Task brief:
Copy, without alteration, the entries below from the line containing "Based on this" through the end of the entries.

Given data:
+++

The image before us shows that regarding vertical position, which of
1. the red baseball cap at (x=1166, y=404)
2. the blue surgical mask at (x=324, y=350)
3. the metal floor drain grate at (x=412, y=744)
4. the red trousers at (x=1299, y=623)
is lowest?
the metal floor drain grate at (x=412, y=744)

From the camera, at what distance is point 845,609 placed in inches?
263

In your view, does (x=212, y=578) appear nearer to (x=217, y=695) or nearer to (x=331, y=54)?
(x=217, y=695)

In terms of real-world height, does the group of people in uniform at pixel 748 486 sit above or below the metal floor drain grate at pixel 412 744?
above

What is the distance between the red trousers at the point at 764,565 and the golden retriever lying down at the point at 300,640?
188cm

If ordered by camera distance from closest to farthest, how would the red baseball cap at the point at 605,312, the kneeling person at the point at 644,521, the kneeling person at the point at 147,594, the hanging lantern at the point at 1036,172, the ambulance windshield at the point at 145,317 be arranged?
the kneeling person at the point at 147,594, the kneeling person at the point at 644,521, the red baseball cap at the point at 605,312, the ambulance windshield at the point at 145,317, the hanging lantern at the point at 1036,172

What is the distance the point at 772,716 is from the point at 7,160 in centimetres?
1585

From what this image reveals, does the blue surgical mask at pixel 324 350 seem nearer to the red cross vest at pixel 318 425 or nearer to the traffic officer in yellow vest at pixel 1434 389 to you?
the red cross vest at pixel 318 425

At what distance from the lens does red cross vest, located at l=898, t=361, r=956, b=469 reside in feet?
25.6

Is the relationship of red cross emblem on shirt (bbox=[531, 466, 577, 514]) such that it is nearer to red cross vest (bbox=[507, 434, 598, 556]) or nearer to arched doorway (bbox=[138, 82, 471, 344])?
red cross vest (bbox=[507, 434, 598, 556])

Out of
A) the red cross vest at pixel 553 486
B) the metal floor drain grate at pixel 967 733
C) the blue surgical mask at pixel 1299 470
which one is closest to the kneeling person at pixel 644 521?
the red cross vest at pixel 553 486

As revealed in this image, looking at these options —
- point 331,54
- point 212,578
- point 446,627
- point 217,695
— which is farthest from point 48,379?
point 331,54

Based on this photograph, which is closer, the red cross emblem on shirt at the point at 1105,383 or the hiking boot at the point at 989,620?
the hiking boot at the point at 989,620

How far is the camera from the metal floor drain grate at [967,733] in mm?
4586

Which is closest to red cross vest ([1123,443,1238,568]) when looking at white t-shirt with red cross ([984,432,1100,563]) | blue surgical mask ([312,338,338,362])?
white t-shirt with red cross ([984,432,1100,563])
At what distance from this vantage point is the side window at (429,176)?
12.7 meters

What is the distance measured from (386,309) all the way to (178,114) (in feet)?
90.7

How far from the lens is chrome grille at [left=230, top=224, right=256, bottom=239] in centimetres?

+++

Response:
Based on this photograph, which is closer, the red cross emblem on shirt at the point at 1105,383 or the hiking boot at the point at 989,620?
the hiking boot at the point at 989,620

How far is the camera from the metal floor drain grate at [967,733] in mm?
4586

Which is closest to red cross vest ([1123,443,1238,568]) when looking at white t-shirt with red cross ([984,432,1100,563]) | blue surgical mask ([312,338,338,362])?
white t-shirt with red cross ([984,432,1100,563])
At what distance from this vantage point is the side window at (429,176)?
12.7 meters

What is the distance measured from (386,309) all the way to (178,114) (in feet)?
90.7

How far from the lens is chrome grille at [left=230, top=224, right=256, bottom=239] in centimetres?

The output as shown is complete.